EXCERPT TO READ: Begin

If only this could translate into real life, though. Imagine for a moment that someone says something to you that is so incredibly heinous that all you can do is stand there staring with your mouth completely agape. Instead of wasting brain cells plotting ways to yank this person's tongue out and hog-tie him with it, there would be some cosmic "unfollow" that would automatically happen with a nod of your Jeannie head or a twitch of your Samantha mouth.
POOF. Gone.
Now, take it one step further. Imagine for a moment that we could apply this same strategy to things like work. Imagine if you could "unfollow" a boss whose long-winded rambling at a meeting is causing you to lose precious post-work social time. A simple "hide post" flick of an index finger, and BOOM ... Freedom.
Step it up one more notch -- "Unfollow" the political machinations associated with the presidential (or any) election. How cool would it be if every single medium just suddenly stopped inundating us all with puke-worthy political pablum? Good lord, our collective blood pressure would drop to normal levels.
While people complain to Facebook and other social media websites about the stickers and icons that we lack, such as The Finger, I'll be thanking them for the "hide post" and "unfollow" options that we do have available.
But really, you techno-geniuses should work on more practical, real-world applications if you honestly want to make a difference in the world.
Now, for more real-world applications, I'm going to laugh my ass all the way to the I-Don't-Give-A-Fuck-About-You place when you unfollow me. See my caring face? You can't? Hmmmm... Hey, techno-geniuses: Next invention!

EXCERPT TO READ: End

- **REQUIRED ACTION 1**:
Name every thing the passage about unfollowing imagines being able to "unfollow" in real life.
- **REQUIRED ACTION 2**:
Say whether each statement agrees with the passage about unfollowing, and quote the words that decide it: (a) The writer plans to thank social media websites for adding a sticker called The Finger. (b) The writer says our collective blood pressure would drop to normal levels if political messaging stopped. (c) The writer imagines hiding a boss with a flick of an index finger.
You won't need the listing that comes after the passage about unfollowing.

SUPPLIED ENTRIES: Begin

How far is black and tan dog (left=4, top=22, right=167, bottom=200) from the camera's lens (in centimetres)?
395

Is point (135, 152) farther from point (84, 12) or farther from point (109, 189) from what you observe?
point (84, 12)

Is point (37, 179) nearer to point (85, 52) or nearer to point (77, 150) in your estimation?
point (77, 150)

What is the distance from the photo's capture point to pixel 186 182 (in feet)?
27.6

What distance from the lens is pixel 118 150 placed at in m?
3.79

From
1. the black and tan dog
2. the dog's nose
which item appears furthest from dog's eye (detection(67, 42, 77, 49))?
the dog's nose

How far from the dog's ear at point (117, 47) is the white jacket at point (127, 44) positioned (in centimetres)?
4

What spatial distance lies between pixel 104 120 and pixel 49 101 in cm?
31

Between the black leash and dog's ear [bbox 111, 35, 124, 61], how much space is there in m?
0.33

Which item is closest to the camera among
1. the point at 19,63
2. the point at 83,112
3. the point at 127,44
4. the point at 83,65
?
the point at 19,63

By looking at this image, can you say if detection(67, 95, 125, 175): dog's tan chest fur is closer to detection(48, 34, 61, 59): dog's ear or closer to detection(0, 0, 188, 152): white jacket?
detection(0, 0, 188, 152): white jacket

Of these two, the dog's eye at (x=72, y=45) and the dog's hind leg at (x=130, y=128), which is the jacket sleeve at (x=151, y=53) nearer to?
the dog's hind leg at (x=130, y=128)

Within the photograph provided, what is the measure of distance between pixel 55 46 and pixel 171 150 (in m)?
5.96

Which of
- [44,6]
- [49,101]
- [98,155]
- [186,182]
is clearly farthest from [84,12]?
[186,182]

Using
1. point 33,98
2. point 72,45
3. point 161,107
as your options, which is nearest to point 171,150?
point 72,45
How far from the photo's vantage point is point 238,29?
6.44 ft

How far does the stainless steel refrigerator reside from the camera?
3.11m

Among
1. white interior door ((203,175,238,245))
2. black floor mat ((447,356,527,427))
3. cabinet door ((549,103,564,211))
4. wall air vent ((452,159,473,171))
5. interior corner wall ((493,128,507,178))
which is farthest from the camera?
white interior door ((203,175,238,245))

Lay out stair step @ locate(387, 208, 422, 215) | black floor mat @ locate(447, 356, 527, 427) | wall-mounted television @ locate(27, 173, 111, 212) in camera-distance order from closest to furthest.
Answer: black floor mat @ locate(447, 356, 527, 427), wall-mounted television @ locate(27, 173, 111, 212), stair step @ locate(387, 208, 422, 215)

SUPPLIED ENTRIES: End

- **ANSWER AREA 1**:
- Someone who says something incredibly heinous to you
- A boss whose long-winded rambling at a meeting is causing you to lose precious post-work social time
- The political machinations associated with the presidential (or any) election

- **ANSWER AREA 2**:
(a) No: "I'll be thanking them for the "hide post" and "unfollow" options that we do have available."
(b) Yes: "Good lord, our collective blood pressure would drop to normal levels."
(c) Yes: "A simple "hide post" flick of an index finger, and BOOM ... Freedom."